Lyngbyatoxin Biosynthesis reported by Gerwick et al. and Neilan et al.

Lyngbyatoxin is a terpenoid indole alkaloid that belongs to the class of non-ribosomal peptides (NRP).[7] Lyngbyatoxin contains a nucleophilic indole ring that takes part in the activation of protein kinases. Figure 1, shows the biosynthesis of Lyngbyatoxin reported by Neilan et al. and Gerwick et al. The non-ribosomal peptide synthase (NRPS) LtxA protein condenses L-methyl-valine and L-tryptophan to form the linear dipeptide N-methyl-L-valyl-L-tryptophan.

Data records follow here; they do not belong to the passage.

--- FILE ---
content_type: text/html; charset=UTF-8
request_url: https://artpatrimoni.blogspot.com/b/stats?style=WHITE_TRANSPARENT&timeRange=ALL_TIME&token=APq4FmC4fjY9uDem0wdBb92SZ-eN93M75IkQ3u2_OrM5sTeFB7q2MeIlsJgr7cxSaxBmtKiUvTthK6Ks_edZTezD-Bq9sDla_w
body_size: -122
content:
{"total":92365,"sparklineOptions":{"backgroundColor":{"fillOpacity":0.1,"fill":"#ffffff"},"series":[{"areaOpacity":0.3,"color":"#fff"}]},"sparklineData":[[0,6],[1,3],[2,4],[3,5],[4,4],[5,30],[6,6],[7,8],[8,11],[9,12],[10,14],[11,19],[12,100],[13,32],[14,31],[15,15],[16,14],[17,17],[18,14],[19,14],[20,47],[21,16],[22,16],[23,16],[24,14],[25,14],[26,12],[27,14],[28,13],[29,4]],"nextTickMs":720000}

The latter is released via a NADPH-dependent reductive cleavage to form the aldehyde which is subsequently reduced to the corresponding alcohol. Then LtxB which is a P450-dependent monooxygenase serves as a catalyst in the oxidation and subsequent cyclization of N-methyl-L-valyl-L-tryptophan. Finally, LtxC which is a reverse prenyltransferase performs the transfer of a geranyl pyrophosphate (GPP) to carbon-7 of the indole ring which is accompanied by the loss of pyrophosphate.

References

  1. Cardellina, JH; Marner, FJ; Moore, RE (Apr 1979). "Seaweed dermatitis: structure of lyngbyatoxin A.". Science 204 (4389): 193–5. doi:10.1126/science.107586. PMID 107586. 

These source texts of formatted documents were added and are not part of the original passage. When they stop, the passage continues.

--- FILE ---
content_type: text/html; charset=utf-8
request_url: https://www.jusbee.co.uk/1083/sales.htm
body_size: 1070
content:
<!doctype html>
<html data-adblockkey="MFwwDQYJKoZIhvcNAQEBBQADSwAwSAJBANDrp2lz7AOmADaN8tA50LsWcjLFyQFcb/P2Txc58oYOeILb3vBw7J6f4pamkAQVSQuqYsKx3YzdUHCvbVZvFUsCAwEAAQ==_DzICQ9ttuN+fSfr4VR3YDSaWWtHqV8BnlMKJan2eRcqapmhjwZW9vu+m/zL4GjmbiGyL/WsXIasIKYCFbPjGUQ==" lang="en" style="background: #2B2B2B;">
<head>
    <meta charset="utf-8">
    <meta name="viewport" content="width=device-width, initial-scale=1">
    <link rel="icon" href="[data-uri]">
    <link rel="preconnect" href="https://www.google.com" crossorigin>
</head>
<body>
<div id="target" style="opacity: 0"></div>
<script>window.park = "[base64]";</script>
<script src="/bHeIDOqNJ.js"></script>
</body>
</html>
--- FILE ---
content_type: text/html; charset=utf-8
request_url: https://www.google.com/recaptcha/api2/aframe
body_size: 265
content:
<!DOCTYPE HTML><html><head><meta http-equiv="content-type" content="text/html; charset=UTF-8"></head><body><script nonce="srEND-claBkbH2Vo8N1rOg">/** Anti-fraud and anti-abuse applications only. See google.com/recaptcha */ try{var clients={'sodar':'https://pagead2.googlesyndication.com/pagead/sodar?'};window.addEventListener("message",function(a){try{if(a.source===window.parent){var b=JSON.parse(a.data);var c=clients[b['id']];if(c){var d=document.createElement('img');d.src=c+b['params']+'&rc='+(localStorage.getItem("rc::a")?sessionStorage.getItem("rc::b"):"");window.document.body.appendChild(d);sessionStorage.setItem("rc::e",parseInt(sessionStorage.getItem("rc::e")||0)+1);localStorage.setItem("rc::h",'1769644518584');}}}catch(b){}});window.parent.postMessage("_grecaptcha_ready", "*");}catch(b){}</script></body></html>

  2. Fujiki, H; Mori, M; Nakayasu, M; Terada, M; Sugimura, T; Moore, RE (Jun 1981). "Indole alkaloids: dihydroteleocidin B, teleocidin, and lyngbyatoxin A as members of a new class of tumor promoters". Proceedings of the National Academy of Sciences USA 78 (6): 3872–6. doi:10.1073/pnas.78.6.3872. PMID 6791164. 
  3. Kozikowski, AP; Shum, PW; Basu, A; Lazo, JS (Aug 1991). "Synthesis of structural analogues of lyngbyatoxin A and their evaluation as activators of protein kinase C.". Journal of Medicinal Chemistry 34 (8): 2420–30. doi:10.1021/jm00112a017. PMID 1875340. 

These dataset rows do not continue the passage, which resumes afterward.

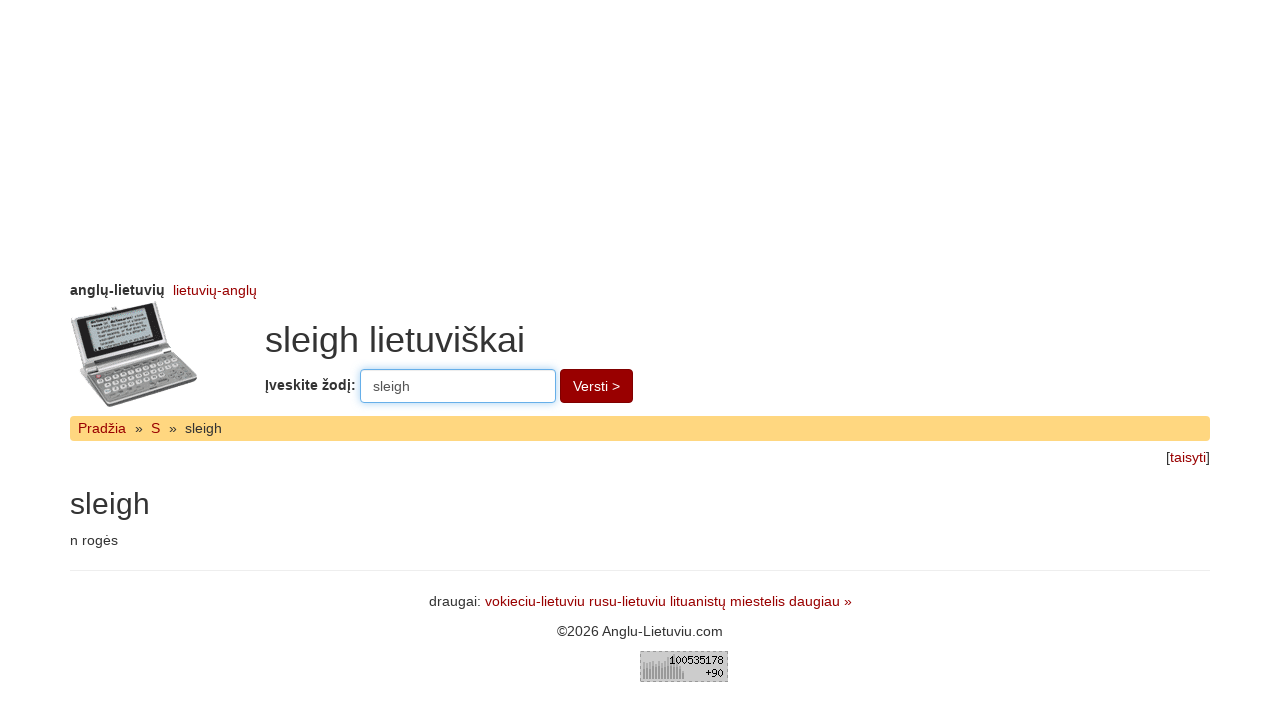

--- FILE ---
content_type: text/html; charset=UTF-8
request_url: http://www.anglu-lietuviu.com/sleigh/
body_size: 1339
content:
<!DOCTYPE html>
<html>
<head>
<meta charset="utf-8">
<meta http-equiv="X-UA-Compatible" content="IE=edge">
<meta name="viewport" content="width=device-width, initial-scale=1">
<meta http-equiv="Content-Type" content="text/html; charset=utf-8">
<meta name="description" content="sleigh n rogės n rogės rogės">
<meta name="keywords" content="sleigh, rogės">
<title>sleigh lietuviškai</title>
<base href="http://www.anglu-lietuviu.com/">
<link rel="shortcut icon" href="/favicon.ico" type="image/x-icon">
<link href="http://www.anglu-lietuviu.com/images/bootstrap/3.4/custom/css/bootstrap.min.css" rel="stylesheet">
<style>
.navbar-zod {
background-color: #FFD780;
min-height: 1em;
border: none;
margin-top: 0.4em;
margin-bottom: 0.4em;
padding-left: 0.3em;
}
.navbar-zod a, .navbar-zod span {
padding: 0.2em 0.3em;
float: left;
}
</style>

<script>
function sf(){document.f.word.focus()}
</script>
</head>
<body onload="sf()">


<div class="container">
<div class="row">
<div class="col-xs-12" style="overflow:hidden">
<aside>
<script async src="//pagead2.googlesyndication.com/pagead/js/adsbygoogle.js"></script>
<!-- Zodynai Top -->
<ins class="adsbygoogle" style="display:block" data-ad-client="ca-pub-0982675881036415" data-ad-slot="5360728555" data-ad-format="auto"></ins>
<script>
(adsbygoogle = window.adsbygoogle || []).push({});
</script></aside>
</div>
</div>
</div>

<div class="container">
<header>
<div class="row">
<div class="col-xs-12">
<b>anglų-lietuvių</b>&nbsp;&nbsp;<a href="http://www.lietuviu-anglu.com/">lietuvių-anglų</a></div>
</div>
<div class="row">
<div class="col-xs-12 col-md-2">
<a href="http://www.anglu-lietuviu.com/"><img src="http://www.anglu-lietuviu.com/images/elektroninis_zodynas.gif" alt="zodynas" width="130" height="110"></a>
</div>
<div class="col-xs-12 col-md-10">
<h1>sleigh lietuviškai</h1>
<form method="GET" action="/" name="f" class="form-inline">
<div class="form-group">
<label for="inputWord">Įveskite žodį: </label>
<input type="text" name="word" class="form-control" id="inputWord" placeholder="pvz. Sunday" value="sleigh">
</div>
<button type="submit" class="btn btn-primary">Versti &gt;</button>
</form>
</div>
</div>
</header>
<nav class="navbar navbar-default navbar-zod"><a href="">Pradžia</a><span>&raquo;</span><a href="S/">S</a><span>&raquo;</span><span>sleigh</span></nav><div class="text-right">[<a href="?edit=sleigh">taisyti</a>]</div><main><h2>sleigh</h2><p>n rogės</p></main><hr>
<footer>
<p class="text-center">draugai: 
<a href="http://www.vokieciu-lietuviu.com/">vokieciu-lietuviu</a> <a href="http://www.rusu-lietuviu.com/">rusu-lietuviu</a> <a href="http://lituanistai.kalbam.lt/">lituanistų miestelis</a> <a href="nuorodos/">daugiau &raquo;</a> </p>
<p class="text-center">&copy;2026 Anglu-Lietuviu.com</p>
<p class="text-center"><script type="text/javascript" src="/images/en_lt_counters.js"></script></p>
</footer>
</div> <!-- .container //-->
</body>
</html>


--- FILE ---
content_type: text/html; charset=utf-8
request_url: https://www.google.com/recaptcha/api2/aframe
body_size: 268
content:
<!DOCTYPE HTML><html><head><meta http-equiv="content-type" content="text/html; charset=UTF-8"></head><body><script nonce="Vjh6dBEoVO3z0UOmp0JXpQ">/** Anti-fraud and anti-abuse applications only. See google.com/recaptcha */ try{var clients={'sodar':'https://pagead2.googlesyndication.com/pagead/sodar?'};window.addEventListener("message",function(a){try{if(a.source===window.parent){var b=JSON.parse(a.data);var c=clients[b['id']];if(c){var d=document.createElement('img');d.src=c+b['params']+'&rc='+(localStorage.getItem("rc::a")?sessionStorage.getItem("rc::b"):"");window.document.body.appendChild(d);sessionStorage.setItem("rc::e",parseInt(sessionStorage.getItem("rc::e")||0)+1);localStorage.setItem("rc::h",'1768733770875');}}}catch(b){}});window.parent.postMessage("_grecaptcha_ready", "*");}catch(b){}</script></body></html>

  4. Osborne, NJ; Webb, PM; Shaw, GR (Nov 2001). "The toxins of Lyngbya majuscula and their human and ecological health effects". Environment International 27 (5): 381–92. doi:10.1016/s0160-4120(01)00098-8. PMID 11757852. 
  5. Ito, E; Satake, M; Yasumoto, T (May 2002). "Pathological effects of lyngbyatoxin A upon mice". Toxicon 40 (5): 551–6. doi:10.1016/s0041-0101(01)00251-3. PMID 11821127. 
  6. Edwards, DJ; Gerwick, WH (2004). "Lyngbyatoxin biosynthesis: sequence of biosynthetic gene cluster and identification of a novel aromatic prenyltransferase". Journal of the American Chemical Society 126 (37): 11432–3. doi:10.1021/ja047876g. PMID 15366877. 
  7. Ongley, SE; Bian, X; Zhang, Y; Chau, R; Gerwick, WH; Müller, R; Neilan, BA (2013). "High-Titer Heterologous Production in E. coli of Lyngbyatoxin, a Protein Kinase C Activator from an Uncultured Marine Cyanobacterium". ACS Chemical Biology 8 (9): 1888–1893. doi:10.1021/cb400189j. PMID 23751865.